### DIRECTIONS FOR THIS TASK:
List every tile that the OpenSearch setup text below names in its domain-creation steps.

Send processed data from Unstructured to OpenSearch.

The requirements are as follows.

* For the [Unstructured UI](/ui/overview) or the [Unstructured API](/api-reference/overview), local OpenSearch instances are not supported.

* For [Unstructured Ingest](/open-source/ingestion/overview), local and non-local OpenSearch instances are supported.

  For example, to set up an [AWS OpenSearch Service](https://docs.aws.amazon.com/opensearch-service/latest/developerguide/createupdatedomains.html) instance, complete steps similar to the following:

  1. Sign in to your AWS account, and then open your AWS Management Console.

  2. Open your Amazon OpenSearch Service console.

  3. On the sidebar, expand **Managed clusters**, and then click **Dashboard**.

  4. Click **Create domain**.

  5. In the **Name** tile, for **Domain name**, enter some unique domain name for your new OpenSearch instance.

  6. In the **Domain creation method** tile, select a method for creating the domain. For faster setup with sensible
     default settings, this example uses the **Easy create** method.
     [Learn more about the Standard create method](https://docs.aws.amazon.com/opensearch-service/latest/developerguide/createupdatedomains.html).

  7. In the **Engine options** tile, for **Version**, AWS recommends that you select the latest version.

  8. In the **Network** tile, for **Network**, select a network access method.
     For faster setup, this example uses the **Public access** method.
     [Learn more about the VPC access method](https://docs.aws.amazon.com/opensearch-service/latest/developerguide/vpc.html#prerequisites-vpc-endpoints).

  9. **For IP address type**, select **Dual-stack mode**.

  10. In the **Fine-grained access control** tile, do one of the following:

      * If you want to use an existing AWS IAM user in the AWS account as the domain's master user, then for **Master user**, select **Set IAM ARN as master user**. Then enter the IAM ARN for the master user in the **IAM ARN** box.

### DATA SECTION:

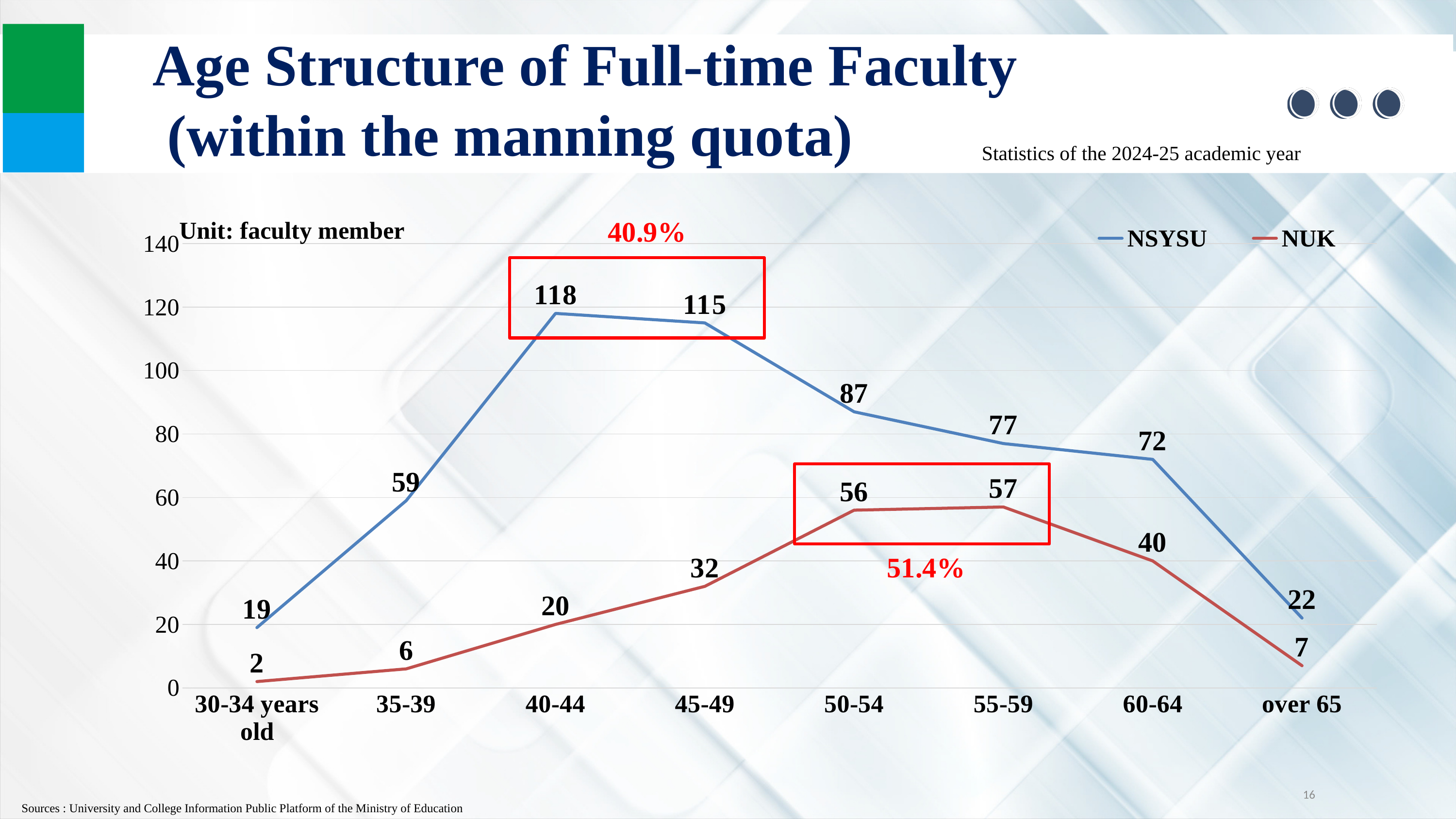
What is the difference between the NSYSU and NUK values for the 50-54 age group? 31 What unit is stated for the chart values? faculty member What is the NSYSU value for the 40-44 age group? 118 What kind of chart is shown on the slide? Line chart What is the NSYSU value for the over 65 age group? 22 Which age group has the highest NUK value? 55-59 How many age groups are shown on the x axis? 8 How many series does the legend list? 2 Does the NUK line rise or fall from 30-34 years old to 55-59? Rise What is the NUK value for the 55-59 age group? 57 Which is larger, the NSYSU value for 35-39 or the NUK value for 55-59? NSYSU value for 35-39 Which age group has the lowest NSYSU value? 30-34 years old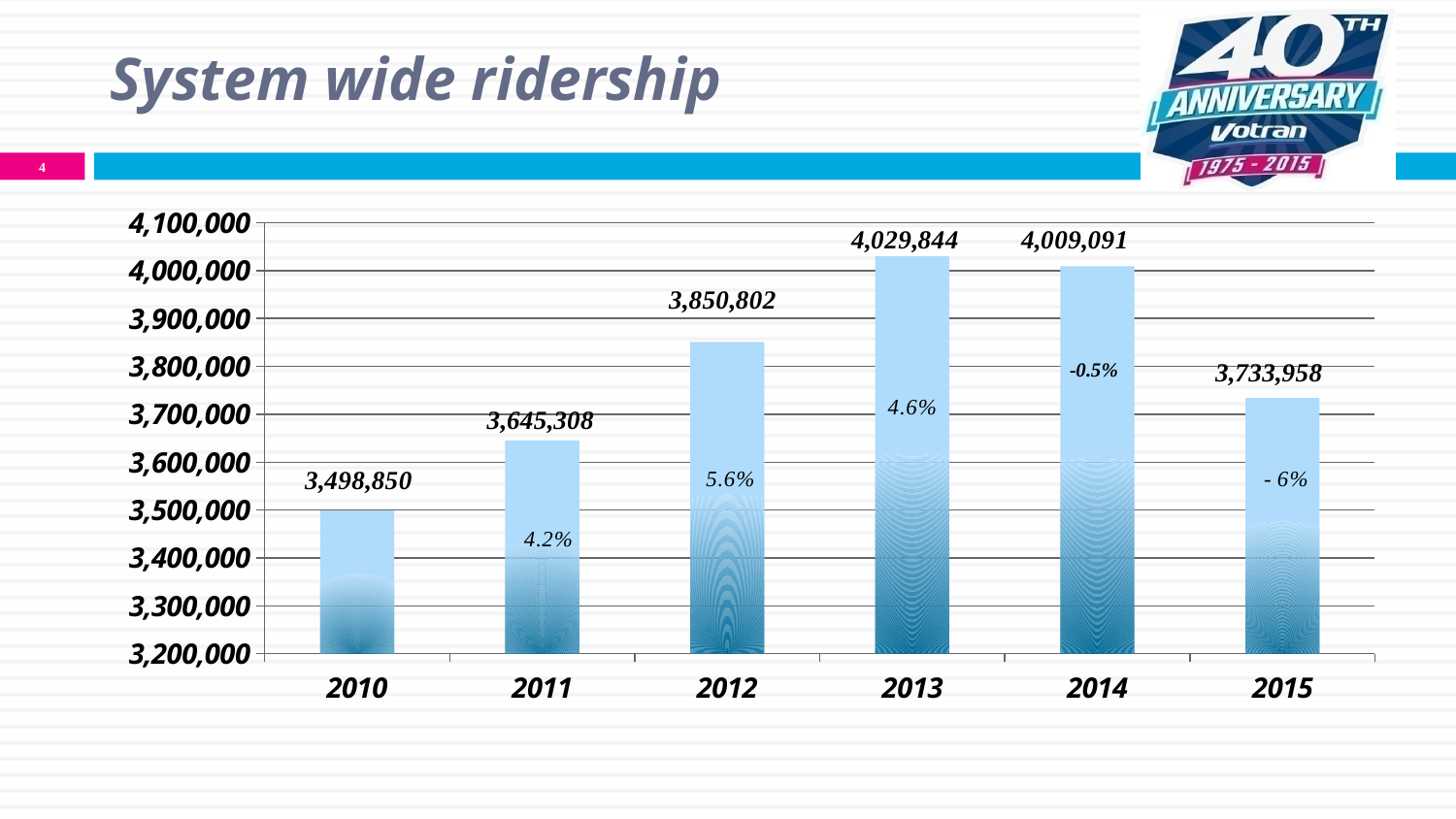
Which year has the lowest ridership? 2010 Which year has the highest ridership? 2013 What is the ridership value for 2015? 3,733,958 Which year has higher ridership, 2012 or 2015? 2012 Is the ridership value for 2011 greater or less than 3,600,000? greater What is the difference in ridership between 2013 and 2014? 20,753 What percentage change is labelled on the 2014 bar? -0.5% What is the ridership value for 2013? 4,029,844 What is the ridership value for 2010? 3,498,850 How many years are shown on the x axis? 6 What is the difference in ridership between 2013 and 2010? 530,994 What kind of chart is shown on the slide? Bar chart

### EXERCISE RESULT:
Name; Domain creation method; Engine options; Network; Fine-grained access control